- Exercises:
1) In the fencing passage, reproduce the portion that begins at the words "Mara figured out" and stops after "pretty standard technique.".
2) Continue the passage on the Mair fencing position from the point where it stops.

- Extracted text:
○ ○ ○

So the way I wanted to attack things was a) figure out if the position was possible to do, and b) why would you ever want to. I made headway on both fronts, thanks to the fact that there were a bunch of people working on it.

Mara figured out how to get into the position. Basically, stand holding a stick with your thumbs pointed inwards, and then rotate counterclockwise with respect to you, letting yout hands change grip as they'd naturally do, and you end up in a position that looks just like the illustration. (a) solved.

(b) is much tougher, but there's a big clue in that the text refers to the position pretty matter-of-factly, I decided Mair wasn't crazy, but that we didn't understand what was going on, and tried to work it out. The play is titled "A parry against a double mittelhaw". A mittelhaw is a horizontal strike to the middle. The Latin text basically says :if you are standing in a position for the double middle strike", and so this has to be a pretty standard technique.

○ ○ ○

- Data section:
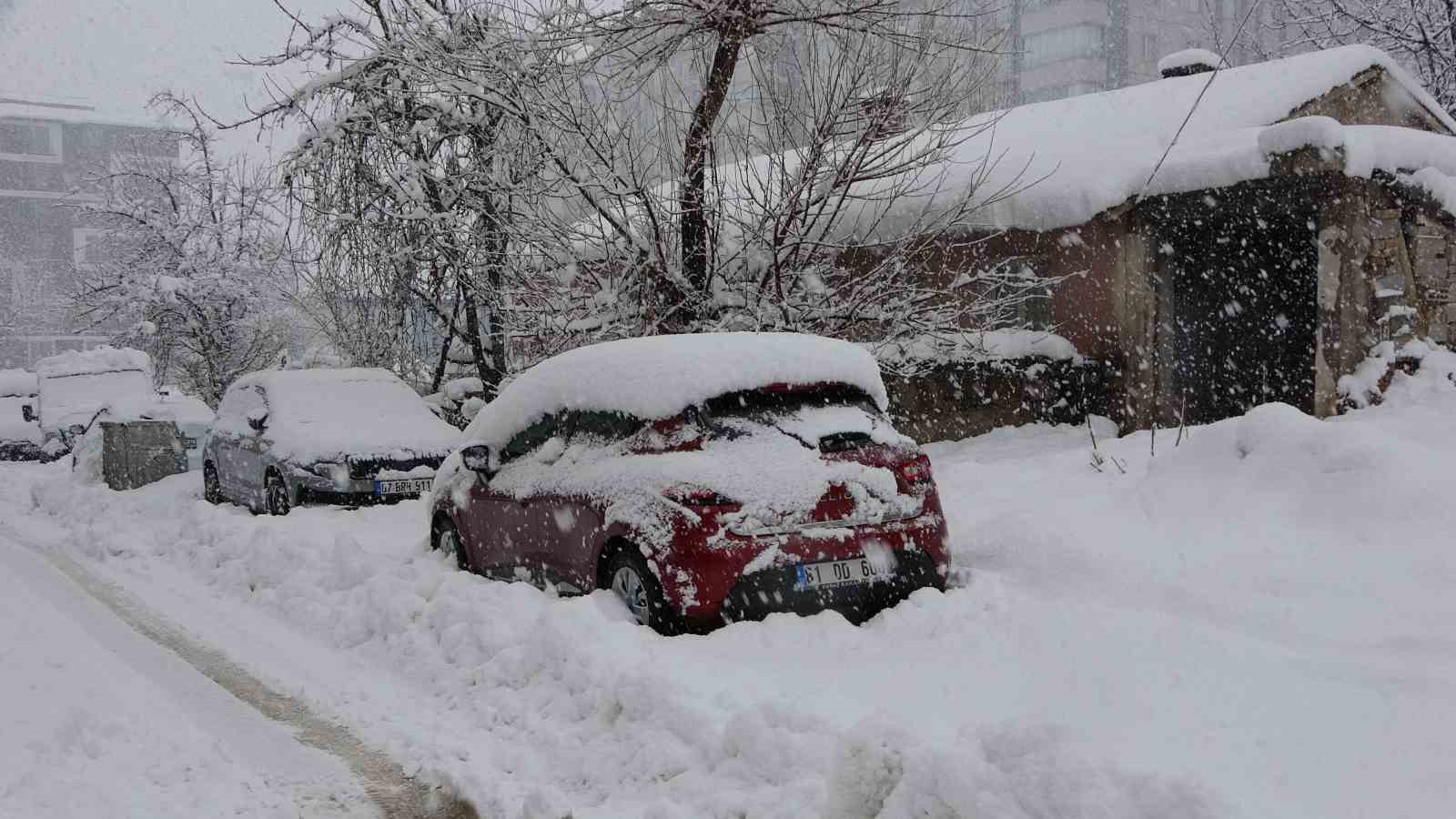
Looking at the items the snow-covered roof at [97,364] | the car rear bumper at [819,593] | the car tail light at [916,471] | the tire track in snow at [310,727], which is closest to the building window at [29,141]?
the snow-covered roof at [97,364]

○ ○ ○

- Answers for each item:
1)
Mara figured out how to get into the position. Basically, stand holding a stick with your thumbs pointed inwards, and then rotate counterclockwise with respect to you, letting yout hands change grip as they'd naturally do, and you end up in a position that looks just like the illustration. (a) solved.

(b) is much tougher, but there's a big clue in that the text refers to the position pretty matter-of-factly, I decided Mair wasn't crazy, but that we didn't understand what was going on, and tried to work it out. The play is titled "A parry against a double mittelhaw". A mittelhaw is a horizontal strike to the middle. The Latin text basically says :if you are standing in a position for the double middle strike", and so this has to be a pretty standard technique.

2)
I had thought a "double mittelhaw" had to be two strikes to the middle, but if you're going to do that, you can do it more effectively with your arms uncrossed. Brian came to the rescue, and had the idea that double referred to the length of the strike, and so the move starts by unwinding the front point back and then bringing it in for a big powerful strike. After playing with this for a while, it makes a bunch of sense to me. It's better than starting with your weapon back there, since it gives you defense and a second threat - you might step forward for a big face-thrust instead.

This interpretation makes further sense, in that the move the defender makes from this position is very nearly the one we think is what he was trying to do all along. So all in all, I'm pretty pleased with Thursday's class - we found an interpretation of the play that makes sense, at least as far as we got, both in how to do the technique, and why you might want to.

For all that, it turns out it probably won't be directly usable for SCA combat. Playing around at home afterwards, I discovered that the technique is _much_ easier to do with a jo staff than the typical thick rattan we use for simulating weapons. Indeed, I just ordered one for myself, and if I like it, I'll get another half dozen for teaching purposes - the illustrations in the manual all look like they use thin staves relative to hand size.